Ungarn Budapest | Pressekonferenz | Emmanuel Macron und Viktor Orban
Frankreichs Präsident Emmanuel Macron mit Ungarns Premier Viktor Orban in Budapest am 13.12.2021Bild: Stephane Lemouton/Pool/abaca/picture alliance

Als Staatssekretär für Justiz war Völner auch für die Genehmigung von geheimen Abhöraktionen zuständig, die von den nationalen Sicherheitsdiensten beantragt wurden, unter anderem mit der in Israel entwickelten Smarthone-Spionagesoftware Pegasus, die nominell der weltweiten Bekämpfung von Terrorismus und organisierter Kriminalität dienen soll. In Ungarn wurde sie jedoch auch zum Ausspähen von Journalisten und Aktivisten verwendet - Personen, die nicht in Terrorismus und organisierte Kriminalität verstrickt waren, sondern zum Thema Korruption recherchierten.

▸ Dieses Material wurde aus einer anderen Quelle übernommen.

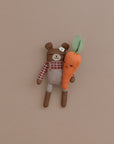 SOFT RATTLE CARROT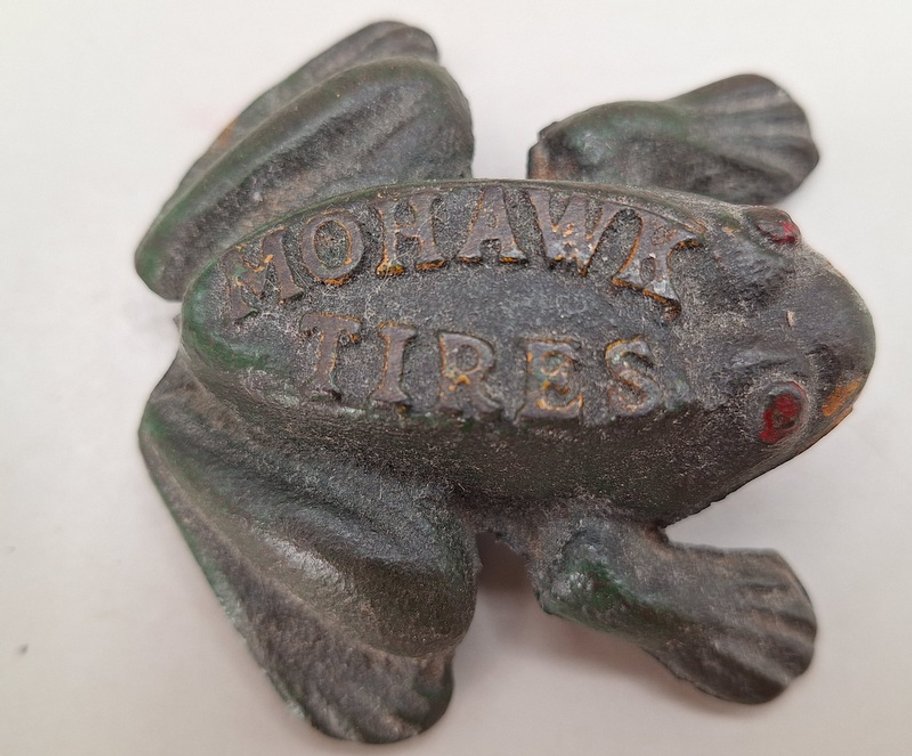 Image for Cast Iron Toys, Planter Peanuts & Red Wing Online Auction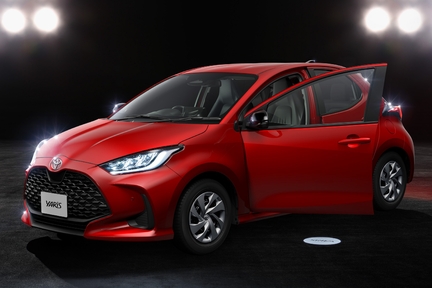 ヤリス　アクセサリー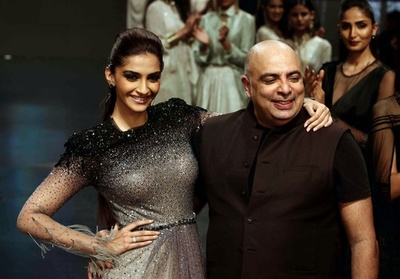 ムンバイで「ブレンダーズ・プライド・ファッション・ツアー 2017」開催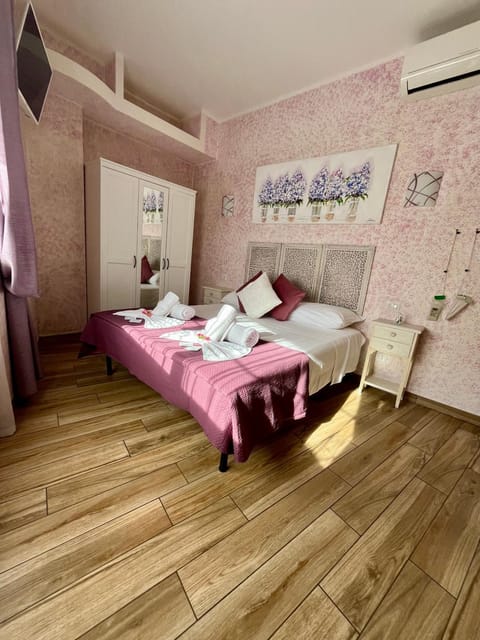 Paganino rooms Bed and Breakfast in Fiumicino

Kann Orban die Situation retten?

"Der Fall Völner ist sehr unangenehm für die Orban-Regierung", sagt Andras Biro-Nagy, Direktor von Policy Solutions, einer politischen Denkfabrik mit Sitz in Budapest und Brüssel, der DW. Das wichtigste Thema des gemeinsamen Kandidaten der vereinten Opposition für das Amt des Ministerpräsidenten, Peter Marki-Zay, sei der Kampf gegen Korruption. Völners Fall untermauert die Behauptung des Oppositionspolitikers, dass die Regierungspartei ein hochgradig institutionalisiertes Korruptionsnetzwerk ausgebaut hat, das den ungarischen Staat mittlerweile fest im Griff hat. Premier Orban dagegen will nach Ansicht des Direktors von Policy Solutions beweisen, dass sein Parteifreund Völner ein Einzelgänger ist - und sein Verhalten kein allgemeines, systematisches Problem von Fidesz.

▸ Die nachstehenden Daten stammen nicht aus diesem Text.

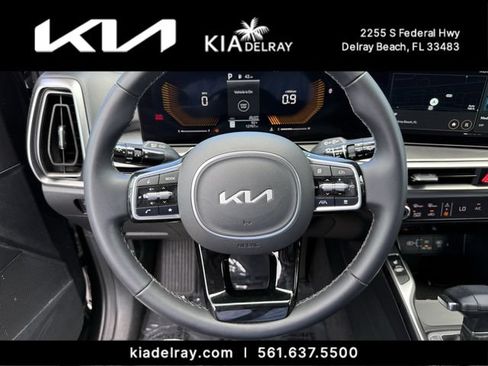 Used 2025 Kia Sorento EX w/ Panoramic Sunroof Package FWD image 31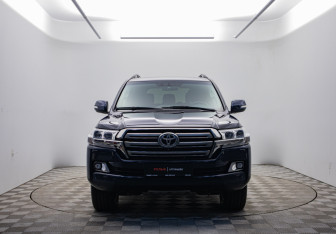 Подержанный автомобиль Toyota Land Cruiser Suv 2017 года (2 фото)
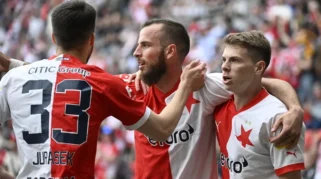 Slavia Praha Menang Telak 3-0 atas Viktoria Plzeň dalam Laga Liga Ceko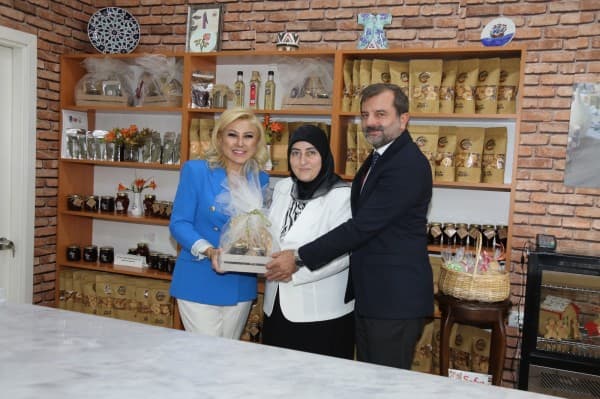 Donat ve Bursalı Gürsu Armut Hasadı Yaptı, “Bizim Elimiz Armut Topluyor” Dedi fotoğraf 19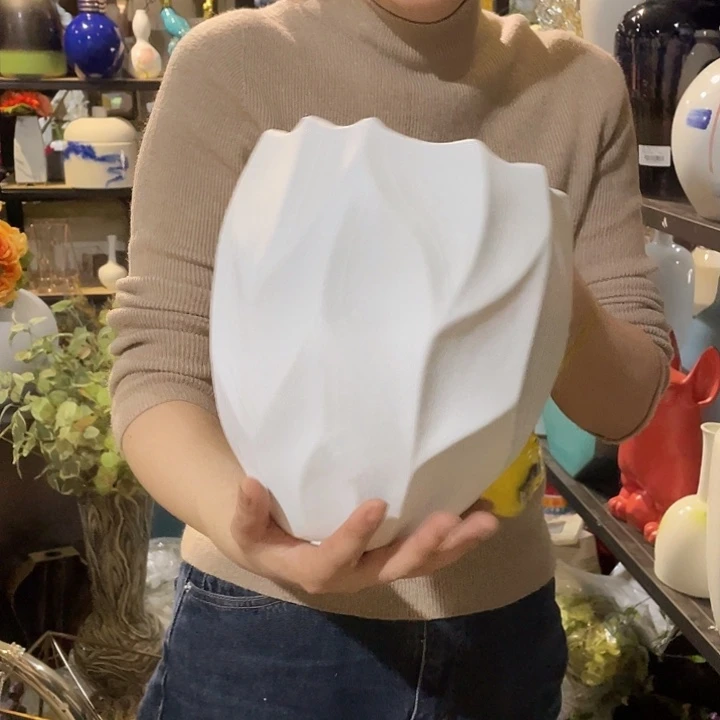 陶瓷花瓶，茶杯茶具。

Der ungarische Oppositionspolitiker Peter Marki-Zay bei einer Rede
Peter Marki-Zay, gemeinsamer Kandidat der vereinten Opposition für das Amt der Ministerpräsidenten UngarnsBild: Laszlo Balogh/AP/picture alliance

Die Tatsache, dass gegen Völner ermittelt wird, dürfte allerdings selbst vielen Orban-Kritikern ungewöhnlich erscheinen, meint Biro-Nagy. Wann immer in den vergangenen Jahren Journalisten zu Korruption im Umfeld des Premiers und seiner Partei recherchierten oder oppositionelle Abgeordnete wie Akos Hadhazy Regierungskorruption enthüllten, erklärte die Staatsanwaltschaft, dass es keine Anhaltspunkte gebe, aufgrund derer sie Ermittlungen beginnen könne.

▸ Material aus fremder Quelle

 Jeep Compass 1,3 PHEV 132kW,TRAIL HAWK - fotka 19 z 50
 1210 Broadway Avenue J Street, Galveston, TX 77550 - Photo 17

Macron will Rechtsstaatsmechanismus anwenden

Derweil bleibt völlig unklar, warum es überhaupt möglich war, dass in Ungarn, wo die öffentliche Agenda weitgehend von Viktor Orban bestimmt wird, nur wenige Monate vor der im Frühjahr 2022 anstehenden Parlamentswahl ein so spektakulärer Korruptionsfall publik werden konnte. Orbans Büroleiter Gergely Gulyas betont, der Fall Völner zeige, dass Ungarn ein Rechtsstaat sei und alle gegenteiligen Vorwürfe ins Leere liefen. Politikbeobachter Biro-Nagy meint, die Regierung in Budapest könne das Ganze als Argument gegenüber der Europäischen Kommission nutzen. Die besteht bei der Vergabe von EU-Mitteln auf rechtsstaatlichen Kriterien, die sie in Ungarn gefährdet sieht.

Doch ob der Fall Völner der Europäischen Kommission ausreicht, um Ungarn wieder als Rechtsstaat zu sehen, ist fraglich. Bei seinem Besuch in Budapest am 13.12.2021 erklärte der französische Staatspräsident Emmanuel Macron, Frankreich werde während seiner am 1.01.2022 beginnenden sechsmonatigen EU-Ratspräsidentschaft auf jeden Fall den Rechtsstaatsmechanismus gegen Ungarn initiieren.